Today, screaming sirens and that unmistakable acrid smell sent my heart racing. I ran outside to see that the house on the corner was burning, just two doors down from us. Scores of firetrucks came to the rescue, with firemen on the roof bashing through the second floor windows as shattered glass and clouds of black smoke escaped.

This post appeared in its original form at DC Metblogs
The family stood on the sidewalk in shock, a woman barefoot in the freezing cold, as a fireman tried to talk them through what happened. I handed her some warm socks, well remembering what it felt like to stand outside in the cold while firemen batter breach holes and your stomach sinks. Neighbors poured out onto the street, reassured that everyone was ok, but united in the dread of what could have been. We all talked about fires past. My immediate neighbor, who’s lived on the block his whole life, told me a sober tale about a fire across the street, when it turned out that the nearby hydrants weren’t working and the firemen had to scramble to find one that did. Frightening stuff.

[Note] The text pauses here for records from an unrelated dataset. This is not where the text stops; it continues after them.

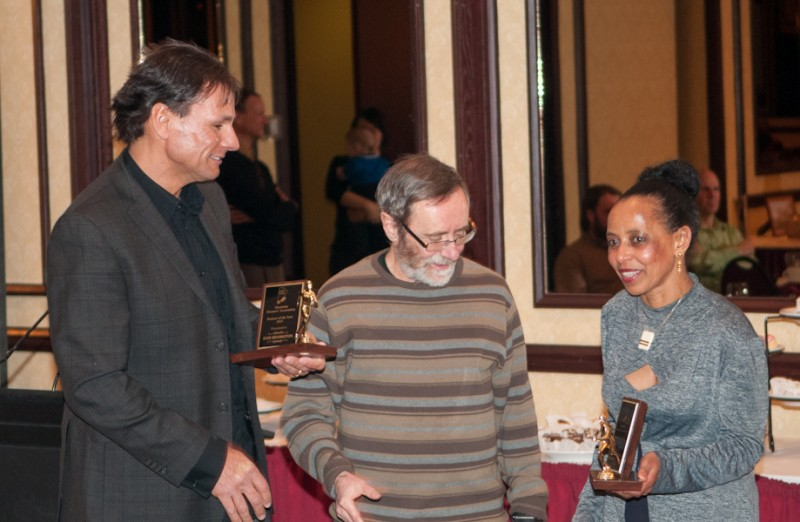 Don Bevington and Ami Samel being presented the Male and Female Runners of the Year by Jeff Vince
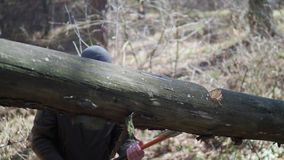 The man cuts a tree with an ax in the forest, which blocked the road. The man cuts a tree with an ax in the forest, which blocked the road stock video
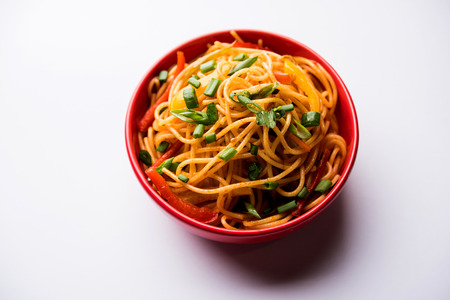 Schezwan Noodles or vegetable Hakka Noodles or chow mein is a popular Indo-Chinese recipes, served in a bowl or plate with wooden chopsticks. selective focus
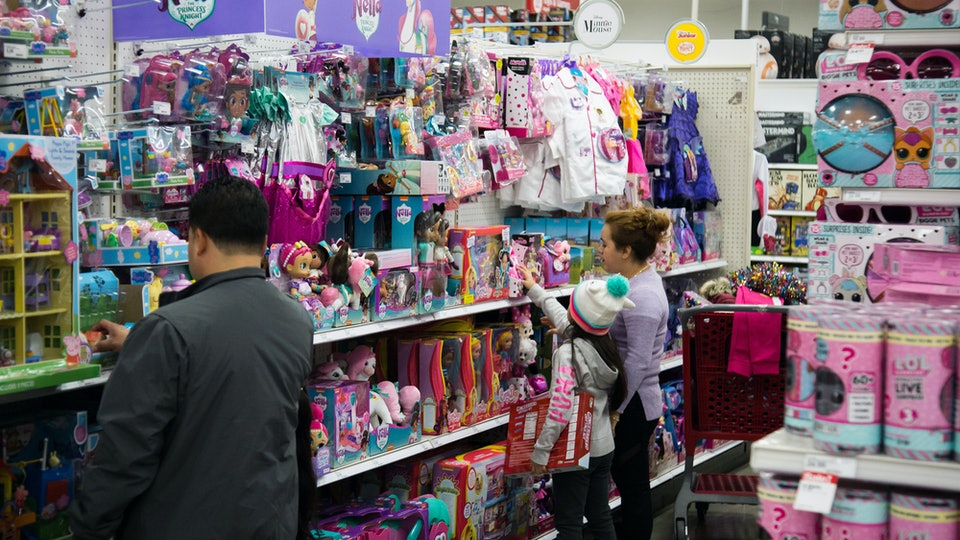 people shopping in the toy section of target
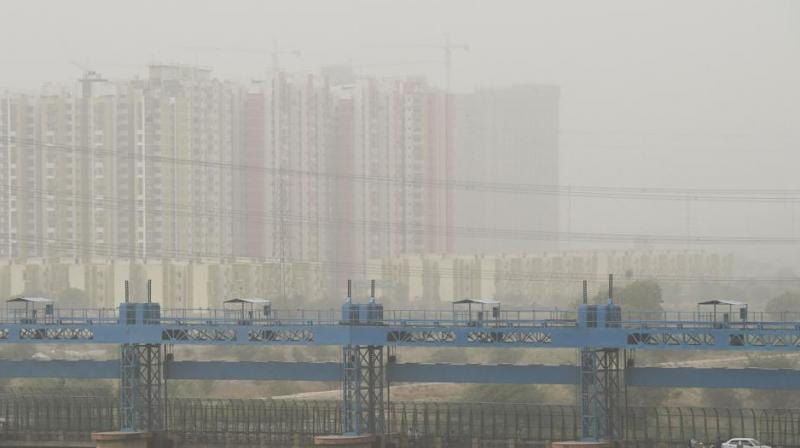 Vehicles cross a barrage on Hindon river as dust covers the skyline in Ghaziabad.  (Photo: AFP)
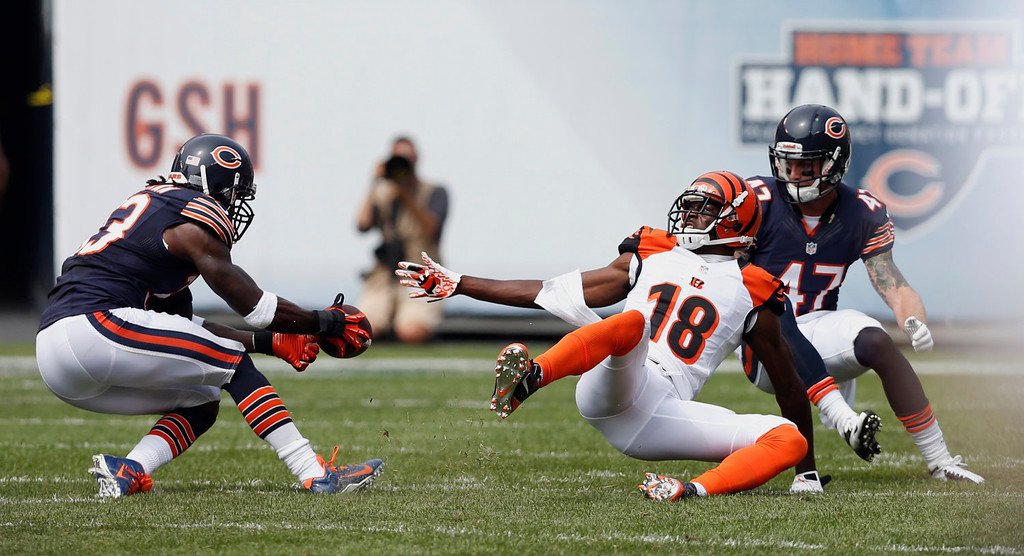 . Chicago Bears cornerback Charles Tillman, left, intercepts a pass intended for Cincinnati Bengals wide receiver A.J. Green (18) during the first half of an NFL football game, Sunday, Sept. 8, 2013, in Chicago. (AP Photo/Charles Rex Arbogast)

City life can feel so isolated, either intentionally or not, that events like this painfully remind us how interconnected we are – how one family’s tragedy could so easily become shared by all. Fire spreads. Maybe kindness can as well.

This post appeared in its original form at DC Metblogs

As one of the founding editors of We Love DC, Jenn’s passions are theater and cocktails. After two decades in the city, she’s loved every quirky, mundane, elegant, rude minute of her DC life. A proud advocate for DC’s talented drinks scene, she’s judged the Corcoran Gallery of Art’s ARTINI contest, the DC Rickey Month contest, the Jefferson Hotel’s Quill Cocktail competition, and is a founding member of LUPEC DC. A graduate of Catholic University’s drama program, she toured the country as a member of National Players, and has been both an actor and a costume designer before jumping the aisle to theater criticism. Writing for We Love DC restored her happiness after a life-threatening illness, and she’s grateful to you, dear readers. Send your suggestions to jenn (at) welovedc (dot) com and follow her on Twitter.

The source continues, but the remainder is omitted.